The fifteenth Canberra International Music Festival is in full swing. The first concert in the National Portrait Gallery foyer was a tribute to Peter Sculthorpe on his 80th birthday. His How the Stars were Made opened the programme. William Barton’s didjeridu was the base for an evocation in percussion of the Aboriginal story about the creation of the heavens. For the space of the piece we were out in the desert watching the stars spearing into the sky. Bells, cymbals, drums, half-formed melodies, sticks, triangles and gongs cascaded over each other, then the didjeridu remained, a haunting ongoing reminder of the past in the present.
I sat with William Barton’s mother, Delmae, before the concert. She told me that she had recently sung a song of lament and hope for reconciliation at St Mary’s church in Brisbane as the congregation left the church for a new home at a Trades Hall. The community appears to be one of inclusiveness, welcoming people from all walks of life without judgement. Pity the Roman Catholic Church, who proclaim themselves to be the living body of the man who came to earth to reconcile all with God, can’t at least tolerate and at most enfold them all in its bosom. (Perhaps the lack of bosom in the hierarchy is the problem?)
The concert continued with the Tinalley Quartet. With their hands and bows they infused the music with their own vitality and passion. At their own concert last night we swooned to their Schubert Quartettsatz and Ravel quartet.
I was pleasantly surprised by the accessibility of Sculthorpe’s songs. Mina Kanaridis’ pure, strong but not resonant soprano, certainly enhanced my appreciation of them.
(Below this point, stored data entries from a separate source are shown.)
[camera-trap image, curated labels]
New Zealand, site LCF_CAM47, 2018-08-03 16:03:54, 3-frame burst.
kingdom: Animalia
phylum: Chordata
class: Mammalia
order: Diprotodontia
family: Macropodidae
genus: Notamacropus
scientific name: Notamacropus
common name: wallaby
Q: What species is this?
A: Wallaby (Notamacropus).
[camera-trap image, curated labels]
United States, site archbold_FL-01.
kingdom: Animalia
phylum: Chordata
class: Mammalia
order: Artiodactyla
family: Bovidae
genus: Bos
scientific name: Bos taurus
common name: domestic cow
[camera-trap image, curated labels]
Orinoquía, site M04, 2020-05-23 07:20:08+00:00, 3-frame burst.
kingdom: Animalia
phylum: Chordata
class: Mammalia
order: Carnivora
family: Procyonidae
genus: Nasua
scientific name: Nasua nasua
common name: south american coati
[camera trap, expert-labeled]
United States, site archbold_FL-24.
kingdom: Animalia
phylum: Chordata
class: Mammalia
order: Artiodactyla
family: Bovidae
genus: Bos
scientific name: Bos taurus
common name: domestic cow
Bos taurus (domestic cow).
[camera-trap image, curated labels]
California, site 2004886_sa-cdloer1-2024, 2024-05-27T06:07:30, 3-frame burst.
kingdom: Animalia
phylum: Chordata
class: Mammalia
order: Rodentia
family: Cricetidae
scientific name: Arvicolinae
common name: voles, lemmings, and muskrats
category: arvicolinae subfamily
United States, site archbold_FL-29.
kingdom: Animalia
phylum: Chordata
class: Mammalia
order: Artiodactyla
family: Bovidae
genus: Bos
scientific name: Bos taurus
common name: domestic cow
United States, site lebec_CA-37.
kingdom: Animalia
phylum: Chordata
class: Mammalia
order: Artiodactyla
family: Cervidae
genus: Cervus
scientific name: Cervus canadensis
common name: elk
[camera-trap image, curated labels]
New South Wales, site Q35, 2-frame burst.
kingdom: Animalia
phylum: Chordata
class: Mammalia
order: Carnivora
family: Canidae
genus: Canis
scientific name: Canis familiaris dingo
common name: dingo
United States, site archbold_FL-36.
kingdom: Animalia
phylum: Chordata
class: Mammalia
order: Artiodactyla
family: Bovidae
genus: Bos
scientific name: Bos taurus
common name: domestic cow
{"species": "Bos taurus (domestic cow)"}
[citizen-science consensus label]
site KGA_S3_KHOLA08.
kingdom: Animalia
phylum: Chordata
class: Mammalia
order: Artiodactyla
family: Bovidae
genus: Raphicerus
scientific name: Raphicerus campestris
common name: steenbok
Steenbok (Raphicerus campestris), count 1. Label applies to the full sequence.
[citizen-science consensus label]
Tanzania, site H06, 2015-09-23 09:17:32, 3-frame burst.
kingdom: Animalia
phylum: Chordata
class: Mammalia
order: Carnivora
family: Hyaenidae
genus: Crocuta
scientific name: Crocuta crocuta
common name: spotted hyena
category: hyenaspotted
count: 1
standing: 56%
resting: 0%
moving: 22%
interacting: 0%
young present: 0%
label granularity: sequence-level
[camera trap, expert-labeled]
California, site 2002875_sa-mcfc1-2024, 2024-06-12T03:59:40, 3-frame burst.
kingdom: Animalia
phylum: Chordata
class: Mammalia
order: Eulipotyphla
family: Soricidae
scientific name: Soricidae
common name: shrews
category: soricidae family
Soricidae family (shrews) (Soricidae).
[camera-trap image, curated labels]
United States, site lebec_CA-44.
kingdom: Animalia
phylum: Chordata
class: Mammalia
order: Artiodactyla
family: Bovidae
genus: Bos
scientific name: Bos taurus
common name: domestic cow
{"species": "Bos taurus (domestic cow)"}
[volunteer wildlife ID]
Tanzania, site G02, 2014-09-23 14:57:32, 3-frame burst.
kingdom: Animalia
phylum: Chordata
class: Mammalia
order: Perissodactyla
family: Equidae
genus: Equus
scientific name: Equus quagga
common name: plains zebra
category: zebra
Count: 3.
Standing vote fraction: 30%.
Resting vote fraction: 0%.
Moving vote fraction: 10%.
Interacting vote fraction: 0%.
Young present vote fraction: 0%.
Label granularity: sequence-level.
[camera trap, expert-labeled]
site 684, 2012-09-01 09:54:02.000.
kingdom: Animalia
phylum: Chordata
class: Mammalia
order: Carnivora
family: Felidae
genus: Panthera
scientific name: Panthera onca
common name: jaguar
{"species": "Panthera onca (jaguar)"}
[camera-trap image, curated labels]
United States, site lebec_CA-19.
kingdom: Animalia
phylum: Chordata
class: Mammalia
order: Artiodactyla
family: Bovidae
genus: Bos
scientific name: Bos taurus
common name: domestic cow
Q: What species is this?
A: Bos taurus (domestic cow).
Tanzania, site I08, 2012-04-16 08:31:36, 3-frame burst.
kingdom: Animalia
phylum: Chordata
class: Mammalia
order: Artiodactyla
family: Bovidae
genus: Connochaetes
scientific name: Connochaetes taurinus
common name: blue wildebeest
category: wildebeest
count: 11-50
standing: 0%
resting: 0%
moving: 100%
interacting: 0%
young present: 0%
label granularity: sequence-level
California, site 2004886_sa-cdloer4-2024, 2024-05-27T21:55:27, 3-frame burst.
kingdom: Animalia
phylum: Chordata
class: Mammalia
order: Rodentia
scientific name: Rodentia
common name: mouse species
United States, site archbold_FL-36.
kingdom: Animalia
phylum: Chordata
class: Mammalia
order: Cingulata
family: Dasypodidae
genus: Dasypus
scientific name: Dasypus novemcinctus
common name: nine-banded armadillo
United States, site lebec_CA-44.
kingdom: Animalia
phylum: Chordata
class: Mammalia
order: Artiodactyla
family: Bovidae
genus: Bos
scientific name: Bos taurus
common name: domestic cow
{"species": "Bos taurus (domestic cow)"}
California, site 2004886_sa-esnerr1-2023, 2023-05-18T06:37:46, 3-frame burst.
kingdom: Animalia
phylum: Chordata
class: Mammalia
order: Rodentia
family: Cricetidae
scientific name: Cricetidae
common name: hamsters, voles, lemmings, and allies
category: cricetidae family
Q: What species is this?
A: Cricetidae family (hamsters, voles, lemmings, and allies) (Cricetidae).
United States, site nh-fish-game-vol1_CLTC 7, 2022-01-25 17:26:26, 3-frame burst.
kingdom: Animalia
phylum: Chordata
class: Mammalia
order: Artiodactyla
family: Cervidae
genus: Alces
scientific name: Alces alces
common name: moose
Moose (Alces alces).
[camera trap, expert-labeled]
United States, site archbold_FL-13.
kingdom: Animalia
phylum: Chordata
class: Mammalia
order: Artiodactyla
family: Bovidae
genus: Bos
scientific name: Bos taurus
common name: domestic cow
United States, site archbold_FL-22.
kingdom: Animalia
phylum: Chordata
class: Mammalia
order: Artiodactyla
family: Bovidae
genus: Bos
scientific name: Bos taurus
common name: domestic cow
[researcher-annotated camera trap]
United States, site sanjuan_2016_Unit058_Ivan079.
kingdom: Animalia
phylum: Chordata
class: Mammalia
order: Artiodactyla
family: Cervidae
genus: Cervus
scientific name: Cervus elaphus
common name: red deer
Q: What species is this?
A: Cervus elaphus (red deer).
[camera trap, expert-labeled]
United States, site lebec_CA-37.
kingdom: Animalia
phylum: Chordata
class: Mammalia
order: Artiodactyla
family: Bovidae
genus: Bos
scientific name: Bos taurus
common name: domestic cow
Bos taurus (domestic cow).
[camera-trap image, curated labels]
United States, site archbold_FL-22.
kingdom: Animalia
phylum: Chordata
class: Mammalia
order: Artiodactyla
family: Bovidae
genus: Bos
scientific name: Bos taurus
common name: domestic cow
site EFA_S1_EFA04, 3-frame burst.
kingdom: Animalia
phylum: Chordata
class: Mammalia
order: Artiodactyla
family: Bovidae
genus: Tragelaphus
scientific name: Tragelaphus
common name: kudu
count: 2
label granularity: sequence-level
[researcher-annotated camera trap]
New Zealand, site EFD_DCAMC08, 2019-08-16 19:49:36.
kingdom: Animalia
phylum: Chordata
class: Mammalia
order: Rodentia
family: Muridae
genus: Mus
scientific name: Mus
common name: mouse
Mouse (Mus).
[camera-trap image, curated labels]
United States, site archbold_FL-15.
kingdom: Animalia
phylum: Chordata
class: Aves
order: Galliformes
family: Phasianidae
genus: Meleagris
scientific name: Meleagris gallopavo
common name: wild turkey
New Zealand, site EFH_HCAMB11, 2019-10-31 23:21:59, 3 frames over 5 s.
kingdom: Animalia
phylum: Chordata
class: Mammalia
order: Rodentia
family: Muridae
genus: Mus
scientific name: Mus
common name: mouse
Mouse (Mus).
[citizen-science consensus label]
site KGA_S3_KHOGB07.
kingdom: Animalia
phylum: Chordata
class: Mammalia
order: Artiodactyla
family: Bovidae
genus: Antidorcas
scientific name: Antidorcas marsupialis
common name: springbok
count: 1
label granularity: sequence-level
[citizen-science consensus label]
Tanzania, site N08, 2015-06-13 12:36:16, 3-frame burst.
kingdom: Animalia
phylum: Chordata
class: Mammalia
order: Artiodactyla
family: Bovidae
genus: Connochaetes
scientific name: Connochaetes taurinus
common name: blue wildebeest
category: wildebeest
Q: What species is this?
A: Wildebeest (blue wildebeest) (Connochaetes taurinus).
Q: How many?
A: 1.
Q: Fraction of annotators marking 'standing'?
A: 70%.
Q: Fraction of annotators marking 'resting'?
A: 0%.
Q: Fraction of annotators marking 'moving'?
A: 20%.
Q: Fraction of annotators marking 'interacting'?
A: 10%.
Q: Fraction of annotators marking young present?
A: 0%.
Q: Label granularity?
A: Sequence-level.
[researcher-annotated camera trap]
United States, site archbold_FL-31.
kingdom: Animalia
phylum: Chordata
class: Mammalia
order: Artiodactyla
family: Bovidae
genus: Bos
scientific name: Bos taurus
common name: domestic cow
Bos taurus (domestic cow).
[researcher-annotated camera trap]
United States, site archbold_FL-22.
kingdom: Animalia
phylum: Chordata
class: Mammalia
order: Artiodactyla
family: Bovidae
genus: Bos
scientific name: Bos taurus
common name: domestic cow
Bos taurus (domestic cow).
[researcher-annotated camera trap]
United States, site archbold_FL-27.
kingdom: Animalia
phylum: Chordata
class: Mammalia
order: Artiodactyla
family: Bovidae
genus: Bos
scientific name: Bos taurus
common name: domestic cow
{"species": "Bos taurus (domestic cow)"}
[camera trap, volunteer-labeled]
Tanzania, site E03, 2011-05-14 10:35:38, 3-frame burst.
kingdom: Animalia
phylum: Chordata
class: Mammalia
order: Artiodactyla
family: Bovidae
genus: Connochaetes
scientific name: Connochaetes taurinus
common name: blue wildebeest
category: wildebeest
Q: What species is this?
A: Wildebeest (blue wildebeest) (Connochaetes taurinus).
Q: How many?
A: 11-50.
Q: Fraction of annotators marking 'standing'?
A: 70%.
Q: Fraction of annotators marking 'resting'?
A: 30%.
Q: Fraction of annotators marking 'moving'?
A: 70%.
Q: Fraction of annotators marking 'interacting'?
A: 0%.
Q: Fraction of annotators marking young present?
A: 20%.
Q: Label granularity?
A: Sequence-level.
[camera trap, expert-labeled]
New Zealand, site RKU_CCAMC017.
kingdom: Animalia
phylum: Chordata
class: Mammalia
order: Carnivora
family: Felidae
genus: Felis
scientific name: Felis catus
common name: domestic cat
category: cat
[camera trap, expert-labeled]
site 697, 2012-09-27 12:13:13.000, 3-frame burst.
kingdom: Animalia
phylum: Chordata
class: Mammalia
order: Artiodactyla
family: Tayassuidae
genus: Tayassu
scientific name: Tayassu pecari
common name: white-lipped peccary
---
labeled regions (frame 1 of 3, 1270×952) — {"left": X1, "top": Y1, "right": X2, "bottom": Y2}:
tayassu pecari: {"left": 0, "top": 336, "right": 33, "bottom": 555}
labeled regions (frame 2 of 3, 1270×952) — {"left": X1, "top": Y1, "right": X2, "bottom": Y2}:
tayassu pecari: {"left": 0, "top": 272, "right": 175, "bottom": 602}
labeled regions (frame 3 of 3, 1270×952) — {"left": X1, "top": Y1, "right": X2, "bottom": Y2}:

Sculthorpe, who sat immediately in front of me during the concert, says that after his first music lesson at age 7 or so, he rushed straight home and started writing music. His teacher scolded him for misinterpreting the reason for piano lessons and he composed by torchlight under the blankets for a year or so afterward. I thought this a charming story until I remembered that the reason I nagged my mother for piano lessons was that I wanted to learn how to make music in the fullest sense. I spent many hours as a child experimenting with sound on the old honky tonk piano stored on the back verandah. The only composition I remember was a cascade of notes I called The Bells. When did the dream of creation degenerate into the dirge of scales and fingerings?